Many toy companies like Basic Fun and PlayMonster have cut back on advertising.

“We would be advertising on empty shelves,” said Tim Kilpin, president of PlayMonster, who says 15-20% of his holiday items are eaten away in the supply chain. Koosh, a toy ball made of rubber filaments, ran out completely in August, and there’s no way it’ll be replenished by Christmas, he says.

Bottlenecks are expected to have lingering consequences. Toymakers are under pressure from retailers to ship the first holiday 2022 product stream in early March instead of late April and the second cycle in June instead of late July, said Andrew Yanofsky, chief marketing officer and of operations at WowWee.

This will force companies to make decisions on how much to manufacture and revamp without having a full picture of sales data, he says.

Yanofsky said he initially placed a big bet on Got2Glow Fairy Finder, a jar light show that allows kids to find virtual fairies because he knew he wouldn’t be able to replenish the production account. kept grunts.

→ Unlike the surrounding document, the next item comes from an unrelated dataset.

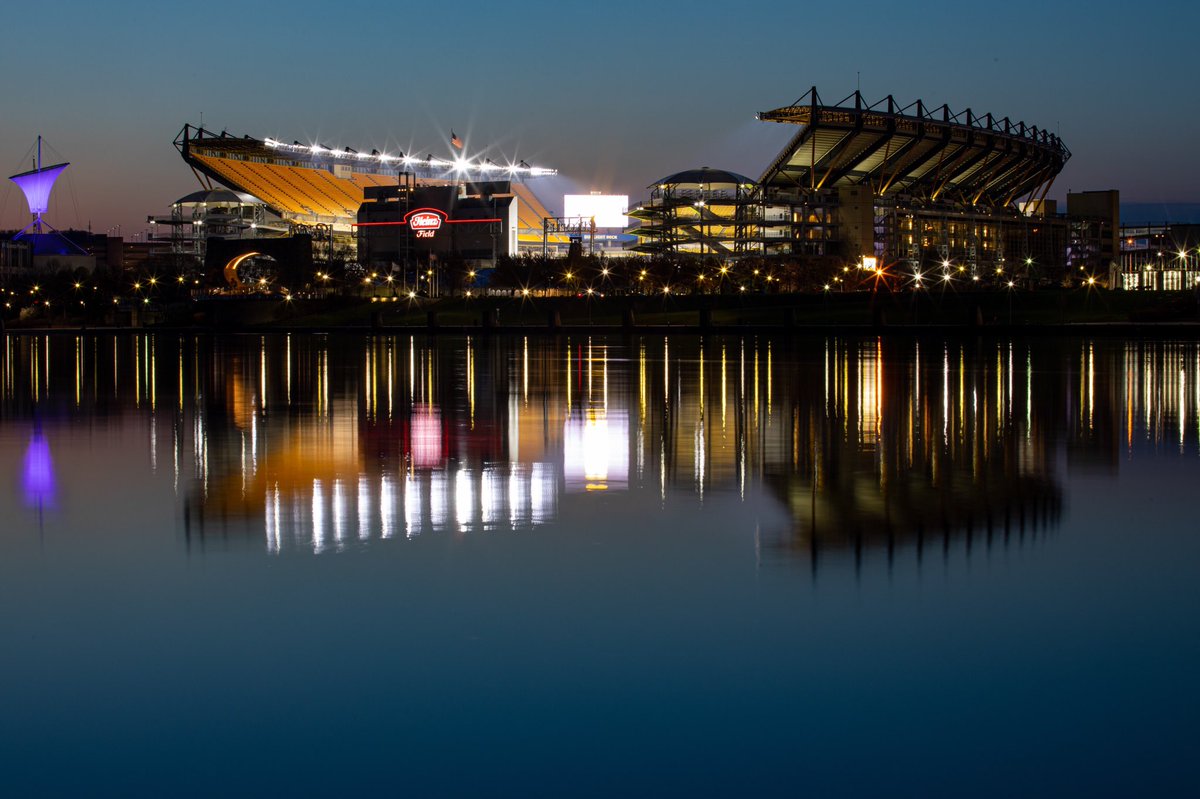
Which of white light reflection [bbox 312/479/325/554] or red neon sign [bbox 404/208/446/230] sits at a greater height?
red neon sign [bbox 404/208/446/230]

“We took a risk on the excess material beyond the scope of what we thought we could sell,” he said.

Even the few toy companies that make goods in the United States have experienced labor shortages.

John Gessert is CEO and President of American Plastic Toys, based in Walled Lake, Michigan with another factory in Mississippi. He says the company misses 35-40% of its frontline employees. Now it’s focusing more on play kitchens that require six workers and more towards less labor-intensive toys, like basketball sets, which only require three workers to assemble.

“I have never had such a complicated puzzle to solve. “, did he declare.